##### Data shown #####

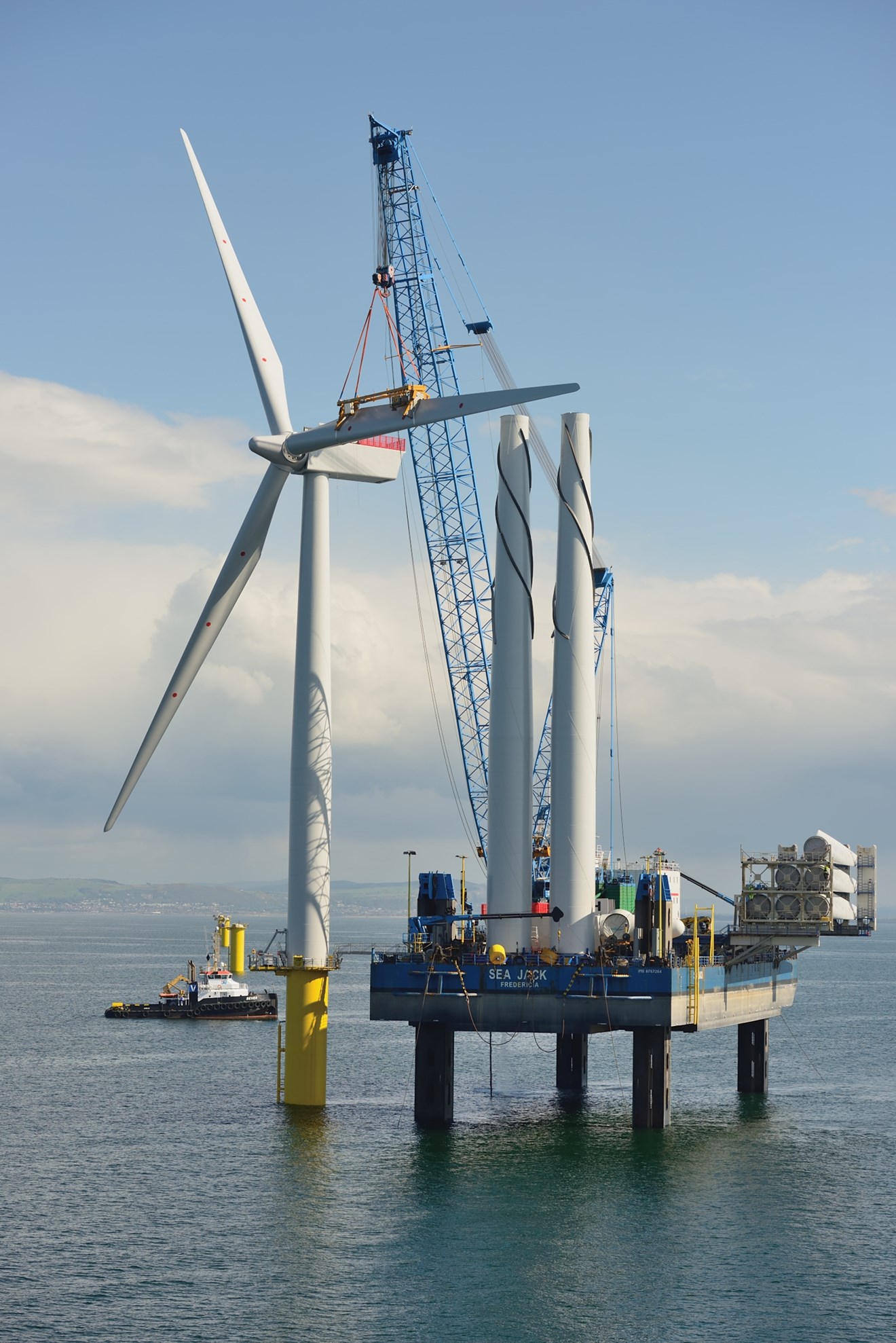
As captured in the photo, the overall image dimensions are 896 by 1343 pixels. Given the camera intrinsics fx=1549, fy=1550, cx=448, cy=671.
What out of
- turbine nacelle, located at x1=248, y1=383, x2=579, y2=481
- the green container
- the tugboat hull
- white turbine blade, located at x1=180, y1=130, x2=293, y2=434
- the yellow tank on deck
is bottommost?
the tugboat hull

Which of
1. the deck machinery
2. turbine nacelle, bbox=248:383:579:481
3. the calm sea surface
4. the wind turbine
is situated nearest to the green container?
the deck machinery

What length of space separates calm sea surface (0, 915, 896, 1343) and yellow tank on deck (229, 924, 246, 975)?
57.4 meters

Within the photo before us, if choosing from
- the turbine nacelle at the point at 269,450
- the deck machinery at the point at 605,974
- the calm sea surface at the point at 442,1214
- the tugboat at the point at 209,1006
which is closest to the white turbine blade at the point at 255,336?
the turbine nacelle at the point at 269,450

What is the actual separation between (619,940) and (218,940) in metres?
89.4

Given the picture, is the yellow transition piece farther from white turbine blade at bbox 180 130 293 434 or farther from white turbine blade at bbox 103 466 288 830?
white turbine blade at bbox 180 130 293 434

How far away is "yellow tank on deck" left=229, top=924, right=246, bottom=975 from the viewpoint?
546 ft

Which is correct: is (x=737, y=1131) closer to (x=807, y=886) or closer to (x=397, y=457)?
(x=807, y=886)

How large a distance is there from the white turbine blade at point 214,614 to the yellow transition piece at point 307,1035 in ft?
45.9

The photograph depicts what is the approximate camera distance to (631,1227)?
6362 centimetres

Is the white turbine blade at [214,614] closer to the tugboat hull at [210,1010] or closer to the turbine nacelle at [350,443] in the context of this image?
the turbine nacelle at [350,443]

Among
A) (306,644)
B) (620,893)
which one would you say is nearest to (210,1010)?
(620,893)

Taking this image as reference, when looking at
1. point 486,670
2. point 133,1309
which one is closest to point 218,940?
point 486,670

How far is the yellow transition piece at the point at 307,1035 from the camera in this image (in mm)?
85438

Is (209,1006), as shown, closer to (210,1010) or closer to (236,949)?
(210,1010)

#####

Exclude the pictures, and transcribe all of the material exactly.

As captured in the photo, the overall image dimensions are 896 by 1343 pixels. Given the camera intrinsics fx=1549, fy=1550, cx=448, cy=671.
What out of
- turbine nacelle, located at x1=248, y1=383, x2=579, y2=481
- the green container
- the tugboat hull
- white turbine blade, located at x1=180, y1=130, x2=293, y2=434
- the yellow tank on deck
is bottommost?
the tugboat hull

Which of
1. the deck machinery
2. turbine nacelle, bbox=248:383:579:481
3. the calm sea surface
4. the wind turbine
is situated nearest to the green container?
the deck machinery

What length of space separates calm sea surface (0, 915, 896, 1343) and yellow tank on deck (229, 924, 246, 975)?
57.4 meters

Within the photo before us, if choosing from
- the turbine nacelle at the point at 269,450
- the deck machinery at the point at 605,974
- the calm sea surface at the point at 442,1214
- the tugboat at the point at 209,1006
which is closest to the white turbine blade at the point at 255,336?
the turbine nacelle at the point at 269,450

What is the actual separation between (619,940) and (218,940) in metres?
89.4

Given the picture, is the yellow transition piece farther from white turbine blade at bbox 180 130 293 434 or farther from white turbine blade at bbox 103 466 288 830?
white turbine blade at bbox 180 130 293 434

How far away is "yellow tank on deck" left=229, top=924, right=246, bottom=975 from the viewpoint?
546 ft

Which is correct: is (x=737, y=1131) closer to (x=807, y=886) or closer to (x=397, y=457)?
(x=807, y=886)

How large a distance is there from the white turbine blade at point 214,614 to the yellow transition piece at point 307,1035 in ft?
45.9

The photograph depicts what is the approximate camera distance to (631,1227)?
6362 centimetres

Is the white turbine blade at [214,614] closer to the tugboat hull at [210,1010] or closer to the turbine nacelle at [350,443] in the context of this image?
the turbine nacelle at [350,443]

Among
A) (306,644)
B) (620,893)
which one would you say is nearest to (210,1010)?
(620,893)

Taking this image as reference, when looking at
1. point 486,670
2. point 133,1309
which one is closest to point 218,940?
point 486,670

How far is the yellow transition piece at the point at 307,1035 from the camera in this image (in mm)?
85438

Is (209,1006), as shown, closer to (210,1010) or closer to (236,949)?
(210,1010)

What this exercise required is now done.